[ARBEITSANWEISUNGEN]:
(A) Stimmen die folgenden Aussagen mit dem Lesetext überein? Beantworten Sie jede mit Ja oder Nein und zitieren Sie die entscheidenden Worte des Textes wörtlich. (i) Der erste echte Shitstorm liegt knapp zwei Wochen zurück. (ii) Auslöser war ein Kommentar. (iii) Der Artikel, der als Grundlage diente, stammt von der schreibenden Person selbst.
(B) Schreiben Sie aus dem Lesetext den Abschnitt von „Es ist nun knapp“ bis einschließlich „noch immer ...“ wortgetreu ab.

[LESETEXT]:
++++++++++++++++++++
Es ist nun knapp zwei Wochen her, dass ich meinen ersten echten Shitstorm erlebt habe. Klar, ich arbeite als Journalist - wer beruflich "austeilt", muss auch einstecken. Und kleinere Shitstörmchen gibt es immer mal, bei denen man sich harter und teils unsachlicher Kritik ausgesetzt sieht. Aber das war ein richtiger, das war großer Shit ... ich wurde anonym sogar als "Schlampe" bezeichnet ... und meine Kinderlosigkeit scheint in vielen kleinstädtischen Haushalten Thema gewesen zu sein und ist es vermutlich noch immer ...

Und fast wäre ich eingeknickt ...

Wie das? Was ist passiert? Hm. Eigentlich nicht viel. Ich habe nur meinen Job gemacht und einen Kommentar geschrieben. Bevor es - es ist nun mal ein Blog - eher subjektiv wird und meine ganz persönliche Aufarbeitung des Erlebten folgt, bemühe ich mich durch Wiedergabe eines Artikels um Objektivität. Ich muss weit ausholen und viel zitieren, damit man verstehen kann. Der folgende Artikel stammt aus der Feder eines Kollegen und war für mich die Grundlage des Kommentars, ich anonymisiere aber an einigen Stellen.
++++++++++++++++++++
[MATERIAL]:
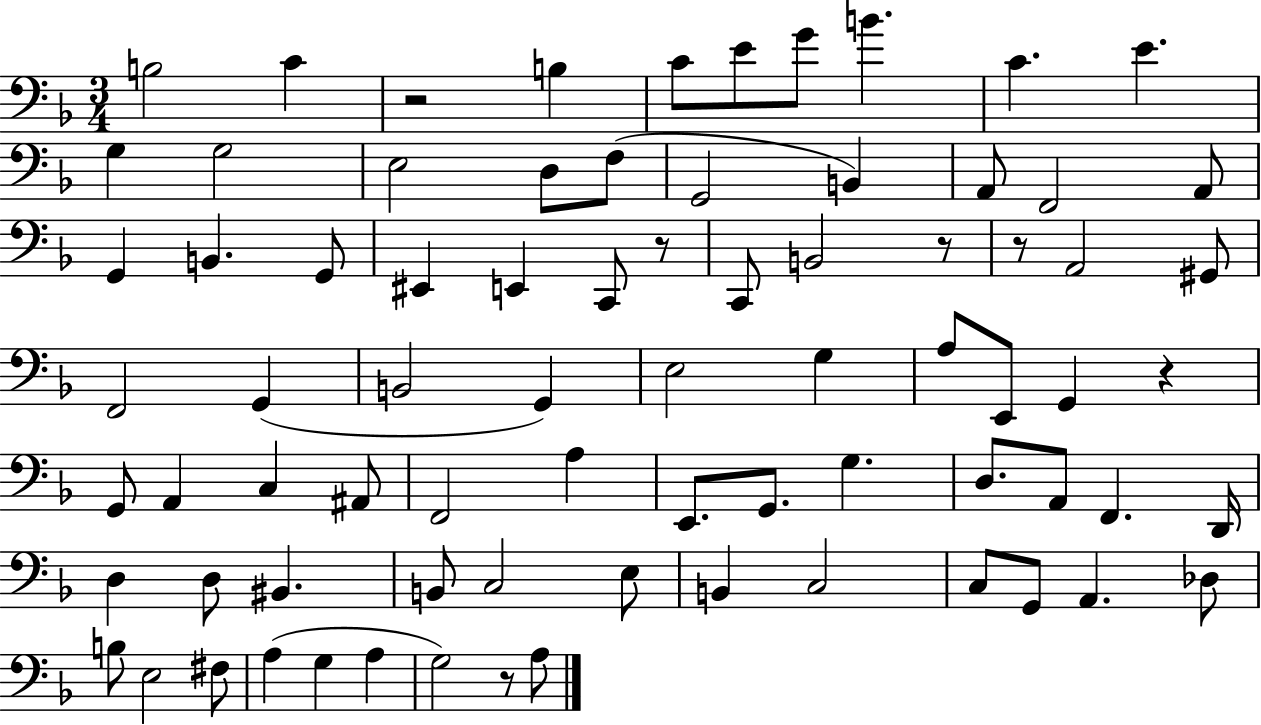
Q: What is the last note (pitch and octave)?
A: A3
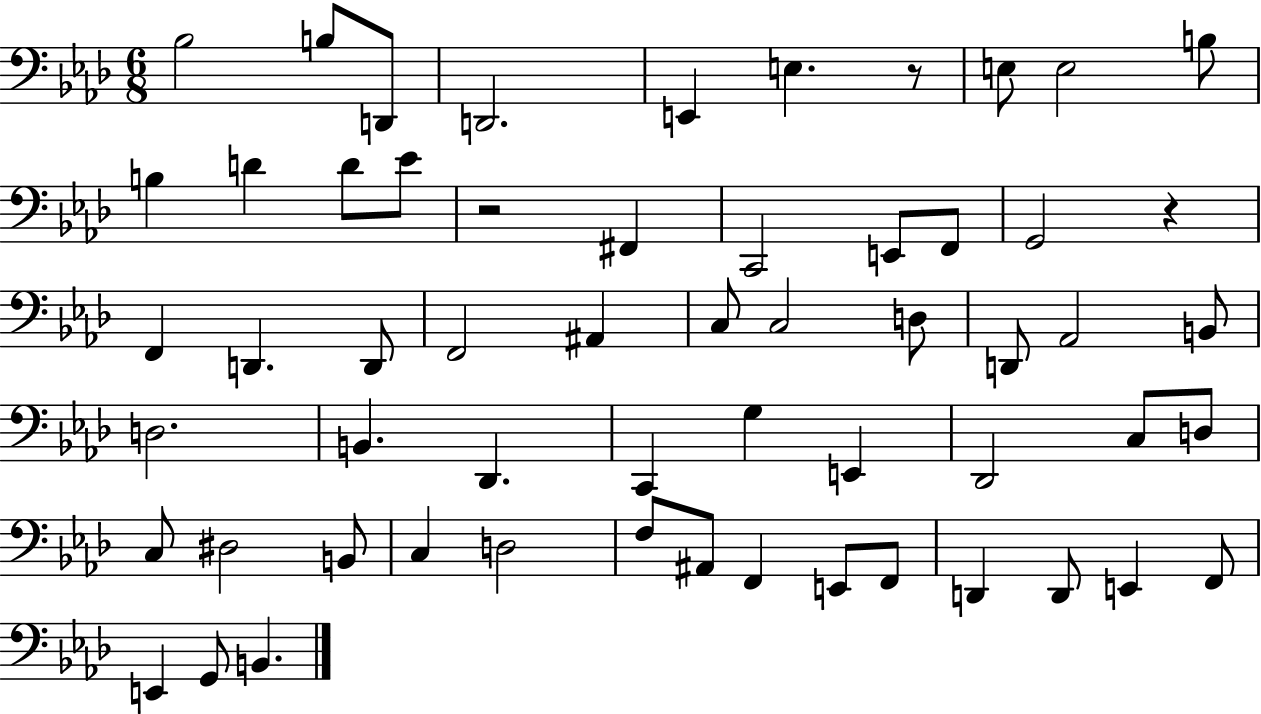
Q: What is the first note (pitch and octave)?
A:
++++++++++++++++++++
[GEGEBENE ANTWORTEN]:
(A)
(i) Ja: „Es ist nun knapp zwei Wochen her, dass ich meinen ersten echten Shitstorm erlebt habe.“
(ii) Ja: „Ich habe nur meinen Job gemacht und einen Kommentar geschrieben.“
(iii) Nein: „Der folgende Artikel stammt aus der Feder eines Kollegen“

(B)
Es ist nun knapp zwei Wochen her, dass ich meinen ersten echten Shitstorm erlebt habe. Klar, ich arbeite als Journalist - wer beruflich "austeilt", muss auch einstecken. Und kleinere Shitstörmchen gibt es immer mal, bei denen man sich harter und teils unsachlicher Kritik ausgesetzt sieht. Aber das war ein richtiger, das war großer Shit ... ich wurde anonym sogar als "Schlampe" bezeichnet ... und meine Kinderlosigkeit scheint in vielen kleinstädtischen Haushalten Thema gewesen zu sein und ist es vermutlich noch immer ...